— TASK —
Return, exactly, the line that contains "Which is more" together with all lines after it to the end of the entries, and no further lines.

===== SUPPLIED RECORDS =====

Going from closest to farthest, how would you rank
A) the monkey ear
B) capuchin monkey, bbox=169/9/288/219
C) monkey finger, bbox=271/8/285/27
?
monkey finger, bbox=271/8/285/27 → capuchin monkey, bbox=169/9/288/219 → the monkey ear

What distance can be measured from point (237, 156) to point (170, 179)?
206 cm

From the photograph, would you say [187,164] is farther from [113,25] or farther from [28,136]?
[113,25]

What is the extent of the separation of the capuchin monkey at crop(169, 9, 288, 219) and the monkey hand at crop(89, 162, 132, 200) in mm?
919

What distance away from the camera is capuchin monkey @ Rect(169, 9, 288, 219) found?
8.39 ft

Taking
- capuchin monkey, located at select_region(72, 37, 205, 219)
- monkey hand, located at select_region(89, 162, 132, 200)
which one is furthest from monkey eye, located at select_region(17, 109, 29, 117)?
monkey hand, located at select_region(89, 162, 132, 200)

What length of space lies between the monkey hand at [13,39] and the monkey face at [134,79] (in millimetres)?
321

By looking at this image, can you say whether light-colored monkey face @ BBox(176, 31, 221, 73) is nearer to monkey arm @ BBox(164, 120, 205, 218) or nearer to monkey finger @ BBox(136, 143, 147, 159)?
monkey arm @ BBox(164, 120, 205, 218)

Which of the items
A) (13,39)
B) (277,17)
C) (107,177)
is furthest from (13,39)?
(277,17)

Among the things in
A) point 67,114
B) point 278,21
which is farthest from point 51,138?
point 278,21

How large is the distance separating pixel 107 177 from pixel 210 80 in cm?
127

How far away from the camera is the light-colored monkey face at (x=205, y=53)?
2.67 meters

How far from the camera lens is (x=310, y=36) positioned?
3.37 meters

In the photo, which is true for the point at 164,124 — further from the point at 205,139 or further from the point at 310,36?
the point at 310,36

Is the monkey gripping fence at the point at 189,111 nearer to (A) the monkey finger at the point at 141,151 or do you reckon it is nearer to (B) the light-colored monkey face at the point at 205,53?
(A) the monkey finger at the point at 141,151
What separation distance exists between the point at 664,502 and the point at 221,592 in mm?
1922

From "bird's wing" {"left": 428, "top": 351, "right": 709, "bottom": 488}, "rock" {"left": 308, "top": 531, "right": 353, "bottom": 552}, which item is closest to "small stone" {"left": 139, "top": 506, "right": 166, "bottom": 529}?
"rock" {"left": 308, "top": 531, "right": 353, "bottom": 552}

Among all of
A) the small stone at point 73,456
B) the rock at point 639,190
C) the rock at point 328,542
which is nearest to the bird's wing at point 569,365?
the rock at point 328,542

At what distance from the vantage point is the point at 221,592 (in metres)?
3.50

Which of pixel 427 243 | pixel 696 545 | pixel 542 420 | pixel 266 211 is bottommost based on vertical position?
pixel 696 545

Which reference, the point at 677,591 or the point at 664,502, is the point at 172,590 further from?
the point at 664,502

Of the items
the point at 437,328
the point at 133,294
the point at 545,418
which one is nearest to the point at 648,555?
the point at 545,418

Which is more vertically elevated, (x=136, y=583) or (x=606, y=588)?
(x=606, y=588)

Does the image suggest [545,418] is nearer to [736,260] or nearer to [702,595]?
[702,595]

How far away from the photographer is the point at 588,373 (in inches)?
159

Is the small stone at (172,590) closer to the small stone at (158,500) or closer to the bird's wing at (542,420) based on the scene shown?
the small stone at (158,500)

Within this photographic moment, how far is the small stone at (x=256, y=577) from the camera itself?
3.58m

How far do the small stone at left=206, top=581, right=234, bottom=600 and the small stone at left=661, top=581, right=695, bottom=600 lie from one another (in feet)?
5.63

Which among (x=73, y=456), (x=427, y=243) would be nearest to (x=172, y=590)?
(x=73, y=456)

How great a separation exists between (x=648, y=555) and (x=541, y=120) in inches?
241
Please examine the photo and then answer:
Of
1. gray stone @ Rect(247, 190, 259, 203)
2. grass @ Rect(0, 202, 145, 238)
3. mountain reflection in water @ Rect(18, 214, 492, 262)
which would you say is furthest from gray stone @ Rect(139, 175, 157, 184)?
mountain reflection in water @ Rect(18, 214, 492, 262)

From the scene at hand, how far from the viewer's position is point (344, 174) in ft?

=====

— WRITTEN REPLY —
Which is more vertically elevated, (x=136, y=583) or (x=606, y=588)?
(x=606, y=588)

Does the image suggest [545,418] is nearer to [736,260] or nearer to [702,595]?
[702,595]

How far away from the photographer is the point at 588,373 (in inches)?
159

Is the small stone at (172,590) closer to the small stone at (158,500) or closer to the bird's wing at (542,420) based on the scene shown?
the small stone at (158,500)

Within this photographic moment, how far is the small stone at (x=256, y=577) from the camera itself?
3.58m

How far do the small stone at left=206, top=581, right=234, bottom=600 and the small stone at left=661, top=581, right=695, bottom=600 lie from one another (in feet)?
5.63

Which among (x=73, y=456), (x=427, y=243) would be nearest to (x=172, y=590)?
(x=73, y=456)

How great a separation exists between (x=648, y=555) and (x=541, y=120) in inches?
241
Please examine the photo and then answer:
Of
1. gray stone @ Rect(247, 190, 259, 203)
2. grass @ Rect(0, 202, 145, 238)
3. mountain reflection in water @ Rect(18, 214, 492, 262)
which would you say is furthest from gray stone @ Rect(139, 175, 157, 184)?
mountain reflection in water @ Rect(18, 214, 492, 262)

From the scene at hand, how far from the viewer's position is point (344, 174) in ft?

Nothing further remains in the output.